_Given exercise_
Repeat each line of the material exactly.

• • •

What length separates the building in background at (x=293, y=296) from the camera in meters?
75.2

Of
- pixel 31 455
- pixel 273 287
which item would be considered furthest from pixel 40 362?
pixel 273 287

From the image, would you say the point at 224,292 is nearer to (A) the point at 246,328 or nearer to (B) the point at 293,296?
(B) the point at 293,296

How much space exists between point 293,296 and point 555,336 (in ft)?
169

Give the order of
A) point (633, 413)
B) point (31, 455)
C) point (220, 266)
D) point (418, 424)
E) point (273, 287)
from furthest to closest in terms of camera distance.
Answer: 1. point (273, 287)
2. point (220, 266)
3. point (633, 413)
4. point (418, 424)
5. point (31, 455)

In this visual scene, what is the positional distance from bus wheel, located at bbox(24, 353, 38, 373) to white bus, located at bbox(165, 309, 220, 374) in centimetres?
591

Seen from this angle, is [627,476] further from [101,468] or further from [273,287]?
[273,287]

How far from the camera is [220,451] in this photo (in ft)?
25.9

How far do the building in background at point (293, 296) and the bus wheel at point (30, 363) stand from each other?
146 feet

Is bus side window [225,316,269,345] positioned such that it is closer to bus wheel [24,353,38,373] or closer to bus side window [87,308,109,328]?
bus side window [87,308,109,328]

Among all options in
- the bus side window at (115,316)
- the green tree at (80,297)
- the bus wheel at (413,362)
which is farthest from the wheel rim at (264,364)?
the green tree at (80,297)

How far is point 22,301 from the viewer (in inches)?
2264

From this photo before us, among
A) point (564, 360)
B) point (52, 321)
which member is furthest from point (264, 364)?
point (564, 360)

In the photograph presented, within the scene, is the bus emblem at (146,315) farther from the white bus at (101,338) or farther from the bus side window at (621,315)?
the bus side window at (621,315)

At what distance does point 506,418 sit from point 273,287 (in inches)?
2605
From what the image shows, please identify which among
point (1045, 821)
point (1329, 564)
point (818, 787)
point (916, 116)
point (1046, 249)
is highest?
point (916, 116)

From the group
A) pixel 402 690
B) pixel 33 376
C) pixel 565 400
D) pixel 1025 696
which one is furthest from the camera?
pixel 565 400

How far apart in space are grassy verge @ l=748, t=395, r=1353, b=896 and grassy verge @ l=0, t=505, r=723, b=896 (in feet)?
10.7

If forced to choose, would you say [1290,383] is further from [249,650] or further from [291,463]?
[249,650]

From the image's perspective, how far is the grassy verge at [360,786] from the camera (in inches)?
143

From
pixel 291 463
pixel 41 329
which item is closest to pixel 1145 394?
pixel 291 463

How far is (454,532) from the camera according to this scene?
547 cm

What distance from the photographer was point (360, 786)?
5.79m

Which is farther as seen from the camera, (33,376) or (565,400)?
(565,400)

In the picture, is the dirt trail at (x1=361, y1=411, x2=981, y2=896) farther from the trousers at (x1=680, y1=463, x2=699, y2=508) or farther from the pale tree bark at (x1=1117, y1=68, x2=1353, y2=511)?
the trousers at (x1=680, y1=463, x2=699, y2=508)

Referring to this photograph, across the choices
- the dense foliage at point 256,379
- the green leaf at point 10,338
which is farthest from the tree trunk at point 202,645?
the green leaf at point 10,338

• • •

_The solution_
What length separates the building in background at (x=293, y=296) from the camera in meters?
75.2

Of
- pixel 31 455
- pixel 273 287
which item would be considered furthest from pixel 40 362?
pixel 273 287

From the image, would you say the point at 224,292 is nearer to (A) the point at 246,328 or nearer to (B) the point at 293,296?
(B) the point at 293,296

How much space exists between point 293,296 and point 555,336 (in ft)?
169

Give the order of
A) point (633, 413)
B) point (31, 455)
C) point (220, 266)
D) point (418, 424)
E) point (273, 287)
from furthest to closest in terms of camera distance.
Answer: 1. point (273, 287)
2. point (220, 266)
3. point (633, 413)
4. point (418, 424)
5. point (31, 455)

In this visual scene, what is the positional distance from bus wheel, located at bbox(24, 353, 38, 373) to white bus, located at bbox(165, 309, 220, 374) in centimetres?
591

Seen from this angle, is [627,476] further from [101,468] or further from [273,287]?
[273,287]

How far from the camera is [220,451] in this photo (in ft)?
25.9

How far do the building in background at point (293, 296) and the bus wheel at point (30, 363) stand from each other?
146 feet

Is bus side window [225,316,269,345] positioned such that it is closer to bus wheel [24,353,38,373] or closer to bus side window [87,308,109,328]?
bus side window [87,308,109,328]

Among all options in
- the bus side window at (115,316)
- the green tree at (80,297)
- the bus wheel at (413,362)
which is farthest from the wheel rim at (264,364)?
the green tree at (80,297)

How far is point 22,301 from the viewer (in inches)?
2264

From this photo before us, among
A) point (564, 360)
B) point (52, 321)
which member is furthest from point (264, 364)?
point (564, 360)

In the photograph presented, within the scene, is the bus emblem at (146,315) farther from the white bus at (101,338) or farther from the bus side window at (621,315)?
the bus side window at (621,315)

At what distance does point 506,418 sit from point 273,287 (in inches)?
2605
From what the image shows, please identify which among
point (1045, 821)
point (1329, 564)
point (818, 787)
point (916, 116)
point (1046, 249)
is highest?
point (916, 116)

From the group
A) pixel 402 690
B) pixel 33 376
C) pixel 565 400
D) pixel 1025 696
which one is furthest from the camera?
pixel 565 400

How far apart in space are grassy verge @ l=748, t=395, r=1353, b=896 and grassy verge @ l=0, t=505, r=723, b=896 (in feet)?
10.7

If forced to choose, would you say [1290,383] is further from [249,650] or further from [291,463]?
[249,650]

From the image's perspective, how far is the grassy verge at [360,786] from the camera (in inches)?
143

From
pixel 291 463
pixel 41 329
which item is closest to pixel 1145 394?
pixel 291 463

How far is (454,532) from the camera according to this scene?
547 cm

What distance from the photographer was point (360, 786)?
5.79m

Which is farther as seen from the camera, (33,376) or (565,400)?
(565,400)

In the picture, is the dirt trail at (x1=361, y1=411, x2=981, y2=896) farther from the trousers at (x1=680, y1=463, x2=699, y2=508) or farther from the pale tree bark at (x1=1117, y1=68, x2=1353, y2=511)?
the trousers at (x1=680, y1=463, x2=699, y2=508)

Referring to this photograph, across the choices
- the dense foliage at point 256,379
- the green leaf at point 10,338
which is farthest from the tree trunk at point 202,645?
the green leaf at point 10,338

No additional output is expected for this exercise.